A laying tool is a smooth, long and thin object used to get your fibers to lay down flat on the canvas.
There are decorative laying tools you can buy specifically for this purpose:
or you could also use a crochet hook or a large tapestry needle - anything that is smooth, long and narrow. The Needle Trolley has the same thin end, but allows you to place it on your finger - and it's adjustable, so one size fits all.
You don't need to use a laying tool all the time - unless you're entering a competition. So, when should you use one? The short answer is when your thread is stranded (especially if it has a luster to it like cotton and silk) and when your stitches are straight and parallel.
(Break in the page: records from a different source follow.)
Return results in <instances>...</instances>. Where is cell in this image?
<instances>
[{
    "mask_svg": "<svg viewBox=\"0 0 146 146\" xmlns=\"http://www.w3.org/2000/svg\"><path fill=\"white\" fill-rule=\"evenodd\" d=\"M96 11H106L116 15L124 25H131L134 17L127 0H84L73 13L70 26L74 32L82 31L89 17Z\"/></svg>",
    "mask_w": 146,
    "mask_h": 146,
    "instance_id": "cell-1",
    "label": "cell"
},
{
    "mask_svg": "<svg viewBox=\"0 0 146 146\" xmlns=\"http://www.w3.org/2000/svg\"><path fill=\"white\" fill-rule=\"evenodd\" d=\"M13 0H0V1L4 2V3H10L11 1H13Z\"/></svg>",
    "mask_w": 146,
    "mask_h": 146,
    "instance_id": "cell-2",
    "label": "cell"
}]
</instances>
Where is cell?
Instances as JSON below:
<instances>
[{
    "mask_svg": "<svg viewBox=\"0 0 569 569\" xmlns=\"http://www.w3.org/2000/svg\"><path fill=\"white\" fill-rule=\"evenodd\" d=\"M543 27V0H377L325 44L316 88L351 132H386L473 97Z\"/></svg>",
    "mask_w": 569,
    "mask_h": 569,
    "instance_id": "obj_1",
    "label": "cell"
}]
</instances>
Some stranded fibers e.g. cotton floss, can become twisted and make your stitches look uneven. Stitching a Satin stitch is the perfect opportunity to use a laying tool to get your stitches smooth, even and lustrous. Flat, untwisted stitches give much better coverage than their uneven, wayward cousins.
Here's a great video on how to use a laying tool by Mary Corbet, an instructor in the needle arts. You'll see, it's easy. And don't worry about her speed. She's moving at a snail's pace to demonstrate. It'll only slow you down a little. You'll find it easier if your work is mounted on a frame (stretcher bars), and always strip your threads first - separate the ply and lay them back together alongside each other before you stitch with them. But that's for another article.
And you can always use the laying tool with all stitches (just ask a certified Needle Arts teacher). As you can see, I used my Needle Trolley while stitching a basket weave stitch on "Cosmo girl" by Voila! Although the tent stitches are short, I wanted the skin to look even - this girl is too chic to have blemishes.